The Nobel Prize in Chemistry has been awarded to Susumu Kitagawa, Richard Robson and Omar M Yaghi for their pioneering development of metal-organic frameworks (MOFs), a revolutionary material with the potential to tackle some of the world’s most urgent problems.
These innovative structures, which one expert likened to Hermione Granger’s enchanted handbag from the Harry Potter series, possess an extraordinary capacity to absorb and contain gases.
Much like the fictional accessory, or indeed the timber frame of a house, MOFs are deceptively small externally but boast a vast internal surface area, according to Olof Ramstrïm, a member of the Nobel Committee for Chemistry. This unique molecular architecture could be instrumental in capturing atmospheric carbon dioxide or extracting water from arid desert air.
The three chemists, though working independently, built upon each other’s breakthroughs, with Mr Robson initiating the foundational research in 1989.
“Metal-organic frameworks have enormous potential, bringing previously unforeseen opportunities for custom-made materials with new functions,” Heiner Linke, chair of the Nobel Committee for Chemistry, said in a news release.
The committee cited the potential for using the frameworks to separate “forever chemicals” from water.
Perfluoroalkyl and polyfluoroalkyl substances, or PFAS, are a group of chemicals that have been around for decades and have now spread into the air, water and soil. They are also referred to as “forever chemicals”.
Hans Ellegren, secretary-general of the Royal Swedish Academy of Sciences, announced the prize in Stockholm on Wednesday. It was the third prize announced this week.

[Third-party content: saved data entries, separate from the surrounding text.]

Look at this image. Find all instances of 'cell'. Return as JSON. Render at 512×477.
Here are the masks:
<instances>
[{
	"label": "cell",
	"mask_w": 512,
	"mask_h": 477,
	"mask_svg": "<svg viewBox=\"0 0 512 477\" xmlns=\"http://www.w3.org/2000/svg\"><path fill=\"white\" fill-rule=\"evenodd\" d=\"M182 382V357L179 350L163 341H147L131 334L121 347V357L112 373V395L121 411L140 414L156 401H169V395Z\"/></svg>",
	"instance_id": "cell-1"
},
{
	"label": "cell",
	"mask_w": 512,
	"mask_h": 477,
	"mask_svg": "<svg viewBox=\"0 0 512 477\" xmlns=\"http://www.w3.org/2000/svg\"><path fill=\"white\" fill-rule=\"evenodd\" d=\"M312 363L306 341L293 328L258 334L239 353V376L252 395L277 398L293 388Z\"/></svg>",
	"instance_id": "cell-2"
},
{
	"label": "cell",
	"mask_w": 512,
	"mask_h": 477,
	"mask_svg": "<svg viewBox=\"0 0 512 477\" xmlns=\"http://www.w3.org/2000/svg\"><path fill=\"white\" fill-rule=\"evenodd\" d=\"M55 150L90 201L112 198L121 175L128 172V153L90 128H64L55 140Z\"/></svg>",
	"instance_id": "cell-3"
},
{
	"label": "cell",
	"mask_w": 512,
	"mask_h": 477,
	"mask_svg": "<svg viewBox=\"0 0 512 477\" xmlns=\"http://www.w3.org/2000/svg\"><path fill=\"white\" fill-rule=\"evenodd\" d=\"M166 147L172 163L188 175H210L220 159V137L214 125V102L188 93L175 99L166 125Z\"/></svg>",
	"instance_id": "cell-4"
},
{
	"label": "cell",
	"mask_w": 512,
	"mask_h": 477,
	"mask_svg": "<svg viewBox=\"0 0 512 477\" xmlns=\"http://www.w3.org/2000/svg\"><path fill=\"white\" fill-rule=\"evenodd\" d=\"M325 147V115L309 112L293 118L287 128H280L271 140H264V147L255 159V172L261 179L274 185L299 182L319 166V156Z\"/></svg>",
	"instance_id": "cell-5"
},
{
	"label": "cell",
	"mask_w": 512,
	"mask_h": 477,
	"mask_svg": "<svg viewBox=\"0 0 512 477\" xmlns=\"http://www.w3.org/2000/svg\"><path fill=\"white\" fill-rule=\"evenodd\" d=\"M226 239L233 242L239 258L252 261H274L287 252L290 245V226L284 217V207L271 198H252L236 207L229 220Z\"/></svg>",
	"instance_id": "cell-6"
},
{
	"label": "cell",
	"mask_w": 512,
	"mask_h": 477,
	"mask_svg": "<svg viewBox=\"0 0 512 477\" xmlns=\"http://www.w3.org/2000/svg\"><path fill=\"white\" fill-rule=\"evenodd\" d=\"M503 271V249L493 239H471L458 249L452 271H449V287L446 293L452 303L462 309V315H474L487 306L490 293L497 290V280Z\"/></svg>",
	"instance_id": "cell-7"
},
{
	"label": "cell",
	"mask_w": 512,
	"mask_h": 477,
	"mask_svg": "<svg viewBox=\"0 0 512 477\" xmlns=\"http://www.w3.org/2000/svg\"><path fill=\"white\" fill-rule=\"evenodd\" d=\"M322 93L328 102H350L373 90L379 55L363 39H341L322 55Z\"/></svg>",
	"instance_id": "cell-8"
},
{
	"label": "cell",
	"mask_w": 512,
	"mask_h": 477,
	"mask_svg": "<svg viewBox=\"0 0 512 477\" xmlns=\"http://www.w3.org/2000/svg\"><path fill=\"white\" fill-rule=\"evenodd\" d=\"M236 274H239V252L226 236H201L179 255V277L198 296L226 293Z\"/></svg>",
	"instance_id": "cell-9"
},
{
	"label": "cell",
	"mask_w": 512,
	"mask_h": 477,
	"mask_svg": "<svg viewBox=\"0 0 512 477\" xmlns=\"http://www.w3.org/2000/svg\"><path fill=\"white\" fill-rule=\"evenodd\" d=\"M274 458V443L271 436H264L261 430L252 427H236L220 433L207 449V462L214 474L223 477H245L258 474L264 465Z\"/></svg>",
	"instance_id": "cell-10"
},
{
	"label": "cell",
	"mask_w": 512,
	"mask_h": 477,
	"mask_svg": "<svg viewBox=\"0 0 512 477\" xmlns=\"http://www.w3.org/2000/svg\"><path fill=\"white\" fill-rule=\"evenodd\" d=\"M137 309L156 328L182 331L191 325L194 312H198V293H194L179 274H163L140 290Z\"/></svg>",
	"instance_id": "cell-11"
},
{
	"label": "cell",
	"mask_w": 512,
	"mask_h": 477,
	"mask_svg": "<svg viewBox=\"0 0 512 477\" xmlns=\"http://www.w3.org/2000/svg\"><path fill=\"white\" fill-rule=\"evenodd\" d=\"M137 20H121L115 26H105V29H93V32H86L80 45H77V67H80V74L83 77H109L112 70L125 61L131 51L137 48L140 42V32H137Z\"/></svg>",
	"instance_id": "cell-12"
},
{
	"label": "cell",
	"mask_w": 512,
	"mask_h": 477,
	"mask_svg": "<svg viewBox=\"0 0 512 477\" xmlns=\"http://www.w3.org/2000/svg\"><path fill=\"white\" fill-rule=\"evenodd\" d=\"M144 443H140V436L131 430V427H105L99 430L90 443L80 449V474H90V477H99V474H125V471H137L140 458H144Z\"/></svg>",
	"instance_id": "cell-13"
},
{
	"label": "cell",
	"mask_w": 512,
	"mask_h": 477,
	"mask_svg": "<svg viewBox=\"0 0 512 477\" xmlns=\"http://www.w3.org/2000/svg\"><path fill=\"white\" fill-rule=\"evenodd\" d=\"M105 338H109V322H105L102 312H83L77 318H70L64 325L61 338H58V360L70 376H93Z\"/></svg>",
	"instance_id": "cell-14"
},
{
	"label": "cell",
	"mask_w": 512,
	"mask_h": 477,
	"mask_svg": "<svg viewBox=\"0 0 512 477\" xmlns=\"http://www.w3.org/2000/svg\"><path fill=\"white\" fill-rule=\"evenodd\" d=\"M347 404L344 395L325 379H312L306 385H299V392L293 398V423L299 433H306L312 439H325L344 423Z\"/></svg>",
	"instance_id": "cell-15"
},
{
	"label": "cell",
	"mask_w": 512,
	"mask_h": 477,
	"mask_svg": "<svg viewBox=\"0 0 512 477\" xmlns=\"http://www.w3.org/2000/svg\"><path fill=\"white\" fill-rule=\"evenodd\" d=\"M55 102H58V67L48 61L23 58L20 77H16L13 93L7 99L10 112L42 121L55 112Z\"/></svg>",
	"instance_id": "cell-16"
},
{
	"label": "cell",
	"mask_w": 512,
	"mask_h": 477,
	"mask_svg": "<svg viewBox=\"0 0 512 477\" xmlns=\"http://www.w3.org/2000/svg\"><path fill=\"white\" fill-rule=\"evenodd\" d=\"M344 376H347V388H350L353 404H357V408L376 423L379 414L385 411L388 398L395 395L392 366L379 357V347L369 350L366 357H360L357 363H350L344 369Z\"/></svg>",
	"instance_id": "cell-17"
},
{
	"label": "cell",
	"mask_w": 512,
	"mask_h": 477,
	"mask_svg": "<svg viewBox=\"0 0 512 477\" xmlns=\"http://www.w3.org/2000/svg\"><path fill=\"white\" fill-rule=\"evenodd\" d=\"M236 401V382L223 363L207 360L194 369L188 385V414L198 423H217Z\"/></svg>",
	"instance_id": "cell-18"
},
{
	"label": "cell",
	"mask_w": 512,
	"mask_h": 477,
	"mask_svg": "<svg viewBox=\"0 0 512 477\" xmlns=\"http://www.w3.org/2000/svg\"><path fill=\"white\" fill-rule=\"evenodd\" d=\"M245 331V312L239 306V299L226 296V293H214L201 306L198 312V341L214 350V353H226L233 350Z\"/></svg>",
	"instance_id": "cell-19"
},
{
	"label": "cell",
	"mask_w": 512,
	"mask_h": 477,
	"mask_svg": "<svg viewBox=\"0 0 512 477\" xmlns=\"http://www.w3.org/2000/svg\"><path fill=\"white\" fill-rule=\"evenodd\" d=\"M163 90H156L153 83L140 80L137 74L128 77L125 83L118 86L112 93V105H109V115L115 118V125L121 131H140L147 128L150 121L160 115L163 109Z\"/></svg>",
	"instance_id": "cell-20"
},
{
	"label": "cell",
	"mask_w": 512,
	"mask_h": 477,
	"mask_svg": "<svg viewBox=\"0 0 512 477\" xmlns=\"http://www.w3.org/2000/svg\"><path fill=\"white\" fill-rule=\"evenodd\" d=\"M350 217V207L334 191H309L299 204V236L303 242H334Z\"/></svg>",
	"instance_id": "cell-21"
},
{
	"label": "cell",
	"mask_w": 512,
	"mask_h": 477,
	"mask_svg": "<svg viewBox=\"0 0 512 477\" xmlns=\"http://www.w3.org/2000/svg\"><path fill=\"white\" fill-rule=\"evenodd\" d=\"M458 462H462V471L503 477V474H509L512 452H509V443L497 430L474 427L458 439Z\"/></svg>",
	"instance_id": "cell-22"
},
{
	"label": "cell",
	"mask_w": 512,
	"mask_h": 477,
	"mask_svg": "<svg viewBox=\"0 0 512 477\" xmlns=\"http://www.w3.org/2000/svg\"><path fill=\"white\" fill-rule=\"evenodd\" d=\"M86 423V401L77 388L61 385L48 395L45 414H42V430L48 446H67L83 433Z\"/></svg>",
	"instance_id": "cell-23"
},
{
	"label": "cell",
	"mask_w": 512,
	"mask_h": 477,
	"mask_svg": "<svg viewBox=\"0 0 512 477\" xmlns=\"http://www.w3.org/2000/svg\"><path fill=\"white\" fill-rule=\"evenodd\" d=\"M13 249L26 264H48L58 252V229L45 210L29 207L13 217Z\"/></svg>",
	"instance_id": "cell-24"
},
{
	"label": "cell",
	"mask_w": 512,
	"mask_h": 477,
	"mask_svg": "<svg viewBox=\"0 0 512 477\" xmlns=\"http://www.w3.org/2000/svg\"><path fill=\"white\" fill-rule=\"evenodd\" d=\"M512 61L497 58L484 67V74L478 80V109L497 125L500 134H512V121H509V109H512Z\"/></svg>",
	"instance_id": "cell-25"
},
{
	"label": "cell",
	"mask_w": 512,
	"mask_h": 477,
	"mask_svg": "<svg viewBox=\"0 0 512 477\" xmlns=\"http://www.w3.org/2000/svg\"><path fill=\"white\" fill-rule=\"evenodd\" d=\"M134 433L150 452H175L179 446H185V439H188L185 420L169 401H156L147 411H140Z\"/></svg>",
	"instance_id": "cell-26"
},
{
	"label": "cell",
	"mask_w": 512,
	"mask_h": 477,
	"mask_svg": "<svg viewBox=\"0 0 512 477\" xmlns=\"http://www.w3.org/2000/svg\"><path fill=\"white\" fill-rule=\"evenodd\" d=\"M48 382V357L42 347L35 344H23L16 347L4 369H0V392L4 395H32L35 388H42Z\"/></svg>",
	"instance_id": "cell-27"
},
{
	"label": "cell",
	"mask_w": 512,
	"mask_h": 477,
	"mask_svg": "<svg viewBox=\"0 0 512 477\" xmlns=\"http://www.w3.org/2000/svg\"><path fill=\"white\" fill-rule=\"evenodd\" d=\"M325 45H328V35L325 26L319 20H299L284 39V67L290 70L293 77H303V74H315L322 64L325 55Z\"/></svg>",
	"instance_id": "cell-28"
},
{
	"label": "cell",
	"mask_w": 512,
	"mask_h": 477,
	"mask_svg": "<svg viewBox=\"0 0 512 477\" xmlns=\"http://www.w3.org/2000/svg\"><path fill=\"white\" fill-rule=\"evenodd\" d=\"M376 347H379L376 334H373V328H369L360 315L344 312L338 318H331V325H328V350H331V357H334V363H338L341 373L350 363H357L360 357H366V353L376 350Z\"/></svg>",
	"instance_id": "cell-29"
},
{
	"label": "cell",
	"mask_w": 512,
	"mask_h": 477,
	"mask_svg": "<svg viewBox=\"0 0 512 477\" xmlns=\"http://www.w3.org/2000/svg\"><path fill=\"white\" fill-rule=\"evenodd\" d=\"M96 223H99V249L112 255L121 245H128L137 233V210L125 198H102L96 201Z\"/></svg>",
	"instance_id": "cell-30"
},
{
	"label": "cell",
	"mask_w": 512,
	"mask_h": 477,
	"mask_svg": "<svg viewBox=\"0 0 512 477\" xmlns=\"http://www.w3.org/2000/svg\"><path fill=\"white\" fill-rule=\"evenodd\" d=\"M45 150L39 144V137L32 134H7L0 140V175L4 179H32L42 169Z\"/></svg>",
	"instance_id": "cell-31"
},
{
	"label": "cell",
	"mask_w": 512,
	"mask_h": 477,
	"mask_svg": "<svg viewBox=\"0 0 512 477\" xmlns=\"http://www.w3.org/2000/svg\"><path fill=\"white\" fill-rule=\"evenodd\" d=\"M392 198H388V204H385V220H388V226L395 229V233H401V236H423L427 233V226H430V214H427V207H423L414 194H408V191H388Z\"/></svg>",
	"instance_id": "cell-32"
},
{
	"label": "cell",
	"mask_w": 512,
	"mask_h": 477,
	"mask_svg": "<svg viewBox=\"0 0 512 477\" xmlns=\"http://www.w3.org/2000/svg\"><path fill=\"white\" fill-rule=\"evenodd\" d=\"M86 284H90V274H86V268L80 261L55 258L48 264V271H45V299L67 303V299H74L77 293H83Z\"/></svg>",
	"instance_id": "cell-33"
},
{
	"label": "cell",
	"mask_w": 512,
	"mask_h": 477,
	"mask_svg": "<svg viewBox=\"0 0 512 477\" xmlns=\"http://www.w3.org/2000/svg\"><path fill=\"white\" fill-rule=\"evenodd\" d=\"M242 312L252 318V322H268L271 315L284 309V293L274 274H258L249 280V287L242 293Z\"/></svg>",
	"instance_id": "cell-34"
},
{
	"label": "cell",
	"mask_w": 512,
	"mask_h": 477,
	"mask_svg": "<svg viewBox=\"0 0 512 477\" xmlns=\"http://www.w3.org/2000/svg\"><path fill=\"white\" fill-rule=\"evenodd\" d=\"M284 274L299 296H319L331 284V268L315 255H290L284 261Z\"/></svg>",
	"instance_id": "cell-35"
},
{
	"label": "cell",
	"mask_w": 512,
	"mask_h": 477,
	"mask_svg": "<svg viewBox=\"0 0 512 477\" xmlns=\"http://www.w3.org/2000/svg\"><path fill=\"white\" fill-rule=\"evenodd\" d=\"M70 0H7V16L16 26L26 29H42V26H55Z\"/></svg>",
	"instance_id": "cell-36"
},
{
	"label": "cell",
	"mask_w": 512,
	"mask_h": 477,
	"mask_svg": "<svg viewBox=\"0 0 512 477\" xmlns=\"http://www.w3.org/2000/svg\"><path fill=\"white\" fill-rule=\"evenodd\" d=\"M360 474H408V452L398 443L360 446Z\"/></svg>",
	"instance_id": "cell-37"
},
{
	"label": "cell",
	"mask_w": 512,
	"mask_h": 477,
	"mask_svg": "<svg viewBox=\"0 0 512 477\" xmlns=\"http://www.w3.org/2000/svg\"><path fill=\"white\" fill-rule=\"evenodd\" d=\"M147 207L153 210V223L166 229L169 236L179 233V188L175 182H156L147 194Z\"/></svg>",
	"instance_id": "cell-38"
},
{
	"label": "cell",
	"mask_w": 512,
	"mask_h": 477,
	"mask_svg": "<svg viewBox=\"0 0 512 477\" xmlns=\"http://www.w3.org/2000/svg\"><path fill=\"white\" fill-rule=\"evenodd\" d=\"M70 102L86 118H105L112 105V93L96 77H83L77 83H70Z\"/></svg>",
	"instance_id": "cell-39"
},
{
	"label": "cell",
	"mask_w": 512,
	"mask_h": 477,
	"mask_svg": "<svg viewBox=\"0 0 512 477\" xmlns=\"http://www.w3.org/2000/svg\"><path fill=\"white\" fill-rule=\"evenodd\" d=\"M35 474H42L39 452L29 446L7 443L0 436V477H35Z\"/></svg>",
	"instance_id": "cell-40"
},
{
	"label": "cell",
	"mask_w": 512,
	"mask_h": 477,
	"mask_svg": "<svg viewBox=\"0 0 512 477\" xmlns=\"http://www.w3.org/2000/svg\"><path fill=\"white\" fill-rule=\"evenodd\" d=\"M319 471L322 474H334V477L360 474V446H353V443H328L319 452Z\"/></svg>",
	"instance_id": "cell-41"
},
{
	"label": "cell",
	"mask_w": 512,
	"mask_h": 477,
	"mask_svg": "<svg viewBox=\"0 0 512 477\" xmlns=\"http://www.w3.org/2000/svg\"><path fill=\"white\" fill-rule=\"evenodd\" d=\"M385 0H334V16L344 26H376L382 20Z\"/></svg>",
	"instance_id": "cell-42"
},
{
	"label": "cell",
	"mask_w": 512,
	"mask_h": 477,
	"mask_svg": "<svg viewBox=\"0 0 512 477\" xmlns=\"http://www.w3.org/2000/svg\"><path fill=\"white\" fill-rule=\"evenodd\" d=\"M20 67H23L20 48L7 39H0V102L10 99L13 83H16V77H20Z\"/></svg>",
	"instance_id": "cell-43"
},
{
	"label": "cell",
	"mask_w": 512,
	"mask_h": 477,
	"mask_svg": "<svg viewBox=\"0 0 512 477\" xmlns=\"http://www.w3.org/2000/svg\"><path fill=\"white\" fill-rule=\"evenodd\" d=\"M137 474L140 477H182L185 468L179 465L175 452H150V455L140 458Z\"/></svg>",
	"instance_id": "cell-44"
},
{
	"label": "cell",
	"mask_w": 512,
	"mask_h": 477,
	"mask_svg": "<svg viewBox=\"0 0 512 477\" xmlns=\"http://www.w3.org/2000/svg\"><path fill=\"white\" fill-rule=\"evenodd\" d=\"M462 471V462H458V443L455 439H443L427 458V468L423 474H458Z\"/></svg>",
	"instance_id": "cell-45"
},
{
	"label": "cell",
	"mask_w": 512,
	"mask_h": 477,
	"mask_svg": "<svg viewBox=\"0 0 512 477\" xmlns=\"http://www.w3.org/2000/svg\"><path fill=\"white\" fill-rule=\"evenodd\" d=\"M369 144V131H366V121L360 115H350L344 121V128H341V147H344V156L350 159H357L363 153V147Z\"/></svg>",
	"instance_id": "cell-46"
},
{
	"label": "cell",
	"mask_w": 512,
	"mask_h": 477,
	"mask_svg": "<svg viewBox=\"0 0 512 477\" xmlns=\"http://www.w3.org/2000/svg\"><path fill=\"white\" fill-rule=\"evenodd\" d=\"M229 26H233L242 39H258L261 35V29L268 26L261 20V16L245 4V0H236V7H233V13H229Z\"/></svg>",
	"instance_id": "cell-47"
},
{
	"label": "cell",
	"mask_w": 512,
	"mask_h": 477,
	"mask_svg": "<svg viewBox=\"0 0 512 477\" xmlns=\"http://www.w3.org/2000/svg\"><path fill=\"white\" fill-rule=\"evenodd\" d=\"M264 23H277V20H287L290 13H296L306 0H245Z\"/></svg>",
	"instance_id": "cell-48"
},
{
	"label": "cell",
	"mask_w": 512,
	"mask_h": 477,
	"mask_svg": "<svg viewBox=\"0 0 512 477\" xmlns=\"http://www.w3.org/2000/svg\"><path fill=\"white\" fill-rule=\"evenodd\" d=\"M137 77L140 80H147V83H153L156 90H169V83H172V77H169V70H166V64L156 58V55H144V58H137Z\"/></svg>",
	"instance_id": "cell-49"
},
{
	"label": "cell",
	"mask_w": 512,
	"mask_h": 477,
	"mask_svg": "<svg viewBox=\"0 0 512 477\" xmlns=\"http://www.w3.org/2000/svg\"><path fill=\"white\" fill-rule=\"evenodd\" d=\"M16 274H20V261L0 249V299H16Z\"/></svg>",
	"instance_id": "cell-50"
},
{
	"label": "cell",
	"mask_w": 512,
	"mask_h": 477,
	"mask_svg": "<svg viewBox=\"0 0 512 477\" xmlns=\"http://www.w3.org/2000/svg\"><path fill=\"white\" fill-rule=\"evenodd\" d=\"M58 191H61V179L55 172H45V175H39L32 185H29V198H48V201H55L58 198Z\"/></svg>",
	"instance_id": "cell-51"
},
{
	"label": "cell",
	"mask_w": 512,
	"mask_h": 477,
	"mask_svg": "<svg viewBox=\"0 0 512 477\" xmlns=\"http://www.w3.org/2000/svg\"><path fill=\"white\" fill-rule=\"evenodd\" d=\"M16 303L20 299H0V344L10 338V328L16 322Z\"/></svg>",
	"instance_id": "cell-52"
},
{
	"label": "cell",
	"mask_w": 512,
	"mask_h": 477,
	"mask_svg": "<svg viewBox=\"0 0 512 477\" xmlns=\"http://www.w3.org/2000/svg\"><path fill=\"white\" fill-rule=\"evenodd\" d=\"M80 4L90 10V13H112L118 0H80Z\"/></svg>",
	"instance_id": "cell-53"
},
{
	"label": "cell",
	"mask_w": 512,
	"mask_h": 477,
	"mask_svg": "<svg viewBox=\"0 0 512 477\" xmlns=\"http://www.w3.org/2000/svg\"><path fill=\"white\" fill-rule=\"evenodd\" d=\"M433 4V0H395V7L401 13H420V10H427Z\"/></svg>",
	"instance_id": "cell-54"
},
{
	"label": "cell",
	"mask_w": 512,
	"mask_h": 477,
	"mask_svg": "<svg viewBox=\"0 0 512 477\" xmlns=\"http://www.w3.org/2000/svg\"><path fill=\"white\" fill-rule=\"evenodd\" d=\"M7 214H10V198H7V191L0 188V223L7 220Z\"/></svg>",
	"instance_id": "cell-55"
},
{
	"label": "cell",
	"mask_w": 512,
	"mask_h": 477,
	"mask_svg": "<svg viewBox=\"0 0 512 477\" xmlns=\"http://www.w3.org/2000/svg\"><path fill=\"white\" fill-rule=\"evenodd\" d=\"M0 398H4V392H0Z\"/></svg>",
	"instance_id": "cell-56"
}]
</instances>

Mr Robson, 88, is affiliated with the University of Melbourne in Australia, Mr Kitagawa, 74, with Japan’s Kyoto University and Mr Yaghi, 60, with the University of California in Berkeley.
Mr Kitagawa spoke to the committee, and the press, over the phone on Wednesday after his win was announced.
“I’m deeply honoured and delighted that my long-standing research has been recognised,” he said.
The 2024 prize was awarded to David Baker, a biochemist at the University of Washington in Seattle, and to Demis Hassabis and John Jumper, computer scientists at Google DeepMind, a British-American artificial intelligence research laboratory based in London.
The three were awarded for discovering powerful techniques to decode and even design novel proteins, the building blocks of life. Their work used advanced technologies, including artificial intelligence, and holds the potential to transform how new drugs and other materials are made.
The first Nobel of 2025 was announced on Monday. The prize in medicine went to Mary E Brunkow, Fred Ramsdell and Dr Shimon Sakaguchi for their discoveries concerning peripheral immune tolerance.
Tuesday’s physics prize went to John Clarke, Michel H Devoret and John M Martinis for their research on the weird world of subatomic quantum tunnelling, which advances the power of everyday digital communications and computing.
This year’s Nobel announcements continue with the literature prize on Thursday. The Nobel Peace Prize will be announced on Friday, and the economics prize next Monday.
The award ceremony will be held on 10 December, on the anniversary of the death of Alfred Nobel, who founded the prizes. Nobel was a wealthy Swedish industrialist and the inventor of dynamite. He died in 1896.